Valuation Measure of the Stock Market using Stochastic Volatility and Stock Earnings
Andrey Sarantsev, Angel Piotrowski, Ian Anderson
TL;DR
<t>The paper develops a stochastic-volatility framework to reframe stock-market valuation beyond the traditional CAPE by introducing a mean-reverting valuation measure $H(t)=\ln W(t)-\ln \overline{E}(t)-ct$, where $W$ is wealth and $\overline{E}$ is trailing earnings. It jointly models three asset classes (US stocks $Q$, international stocks $I$, and US corporate bonds $B$) with four factors: annual volatility $V$, BAA rate $R$, term spread $S$, and earnings growth $G$, using $V$ to normalize returns into IID residuals and constructing a comprehensive, regression-based simulator.

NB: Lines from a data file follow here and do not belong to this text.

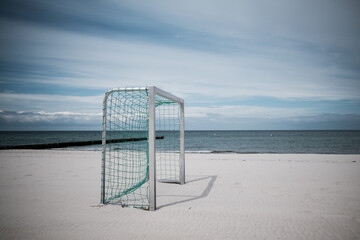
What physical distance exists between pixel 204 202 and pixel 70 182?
14.5ft

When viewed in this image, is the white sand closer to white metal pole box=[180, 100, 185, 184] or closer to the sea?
white metal pole box=[180, 100, 185, 184]

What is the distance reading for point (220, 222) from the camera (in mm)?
3996

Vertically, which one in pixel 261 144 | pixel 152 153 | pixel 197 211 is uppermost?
pixel 152 153

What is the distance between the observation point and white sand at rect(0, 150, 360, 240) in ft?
11.8

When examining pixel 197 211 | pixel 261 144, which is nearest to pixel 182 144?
pixel 197 211

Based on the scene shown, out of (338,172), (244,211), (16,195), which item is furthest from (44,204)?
(338,172)

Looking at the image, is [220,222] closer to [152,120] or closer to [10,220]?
[152,120]

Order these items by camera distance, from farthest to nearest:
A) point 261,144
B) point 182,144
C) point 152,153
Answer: point 261,144 < point 182,144 < point 152,153

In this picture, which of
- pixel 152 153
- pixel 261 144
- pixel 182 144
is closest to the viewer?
pixel 152 153

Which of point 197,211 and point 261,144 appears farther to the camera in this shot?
point 261,144

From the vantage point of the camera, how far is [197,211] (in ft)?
14.9

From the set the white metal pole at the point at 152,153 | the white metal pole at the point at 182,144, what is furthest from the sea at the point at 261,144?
the white metal pole at the point at 152,153

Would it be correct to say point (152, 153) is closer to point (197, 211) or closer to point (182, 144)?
point (197, 211)

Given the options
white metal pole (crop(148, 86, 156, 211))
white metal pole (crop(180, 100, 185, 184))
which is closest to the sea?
white metal pole (crop(180, 100, 185, 184))
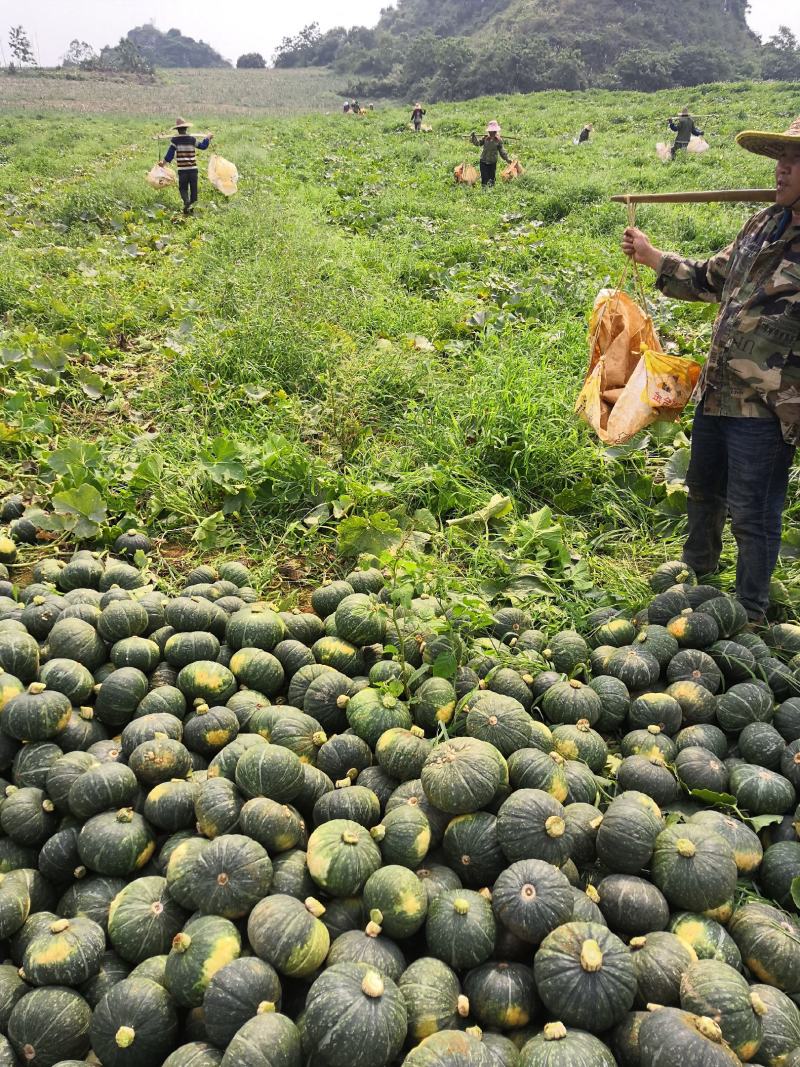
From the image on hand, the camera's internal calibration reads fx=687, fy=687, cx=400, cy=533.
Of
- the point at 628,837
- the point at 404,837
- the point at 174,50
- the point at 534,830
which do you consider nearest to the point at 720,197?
the point at 628,837

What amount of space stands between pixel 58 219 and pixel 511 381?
1341 cm

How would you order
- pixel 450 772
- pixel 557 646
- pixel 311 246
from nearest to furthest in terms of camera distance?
pixel 450 772, pixel 557 646, pixel 311 246

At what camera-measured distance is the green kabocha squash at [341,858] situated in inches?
95.6

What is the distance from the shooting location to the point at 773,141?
3.63 meters

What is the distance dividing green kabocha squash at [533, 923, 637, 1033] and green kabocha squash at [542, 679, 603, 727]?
1207mm

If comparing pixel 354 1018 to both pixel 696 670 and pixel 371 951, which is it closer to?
pixel 371 951

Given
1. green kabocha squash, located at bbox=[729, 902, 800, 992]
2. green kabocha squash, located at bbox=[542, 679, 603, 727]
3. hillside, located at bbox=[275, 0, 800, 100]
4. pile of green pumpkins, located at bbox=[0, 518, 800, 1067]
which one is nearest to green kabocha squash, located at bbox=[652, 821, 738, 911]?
pile of green pumpkins, located at bbox=[0, 518, 800, 1067]

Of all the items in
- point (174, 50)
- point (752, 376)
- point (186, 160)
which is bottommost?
point (752, 376)

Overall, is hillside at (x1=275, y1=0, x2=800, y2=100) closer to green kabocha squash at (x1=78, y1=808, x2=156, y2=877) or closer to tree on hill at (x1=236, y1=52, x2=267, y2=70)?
tree on hill at (x1=236, y1=52, x2=267, y2=70)

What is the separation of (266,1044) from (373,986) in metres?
0.33

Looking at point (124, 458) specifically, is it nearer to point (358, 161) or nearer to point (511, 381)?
point (511, 381)

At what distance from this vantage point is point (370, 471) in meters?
5.98

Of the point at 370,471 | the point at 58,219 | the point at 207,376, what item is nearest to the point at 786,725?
the point at 370,471

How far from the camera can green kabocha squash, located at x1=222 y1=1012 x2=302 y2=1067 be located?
1.91m
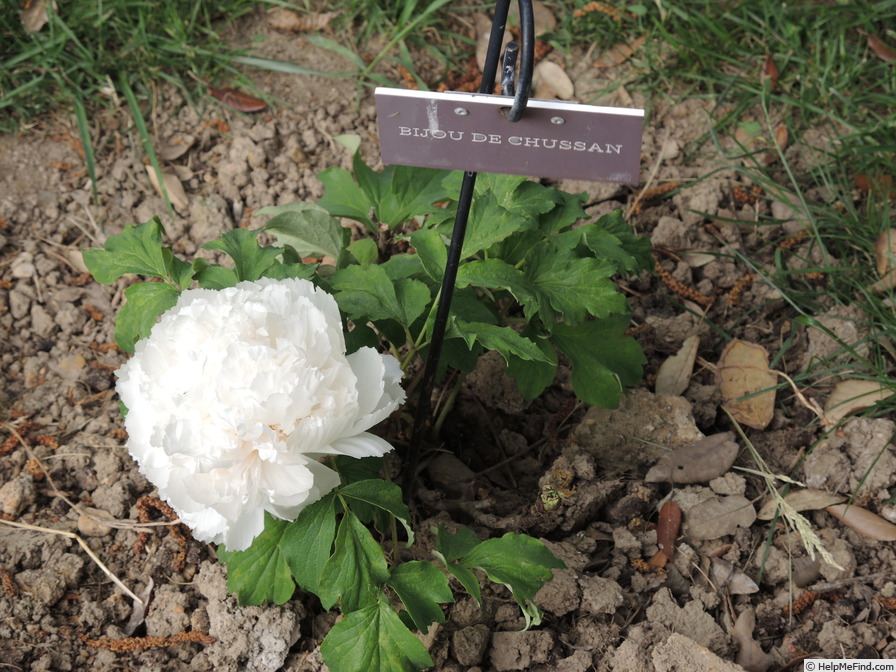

The authors prove stationarity for the extended model under specified conditions, provide detailed data preprocessing, and implement an online simulator to study retirement scenarios and rule-of-thumb withdrawals, illustrating practical implications for asset allocation and risk of ruin. The work offers a tractable, testable framework that connects valuation, macro factors, and wealth dynamics, with public code and data to support further research and practical retirement planning.}
Abstract
We create a time series model for annual returns of three asset classes: the USA Standard & Poor (S&P) stock index, the international stock index, and the USA Bank of America investment-grade corporate bond index. Using this, we made an online financial app simulating wealth process. This includes options for regular withdrawals and contributions. Four factors are: S&P volatility and earnings, corporate BAA rate, and long-short Treasury bond spread. Our valuation measure is an improvement of Shiller's cyclically adjusted price-earnings ratio. We use classic linear regression models, and make residuals white noise by dividing by annual volatility. We use multivariate kernel density estimation for residuals. We state and prove long-term stability results.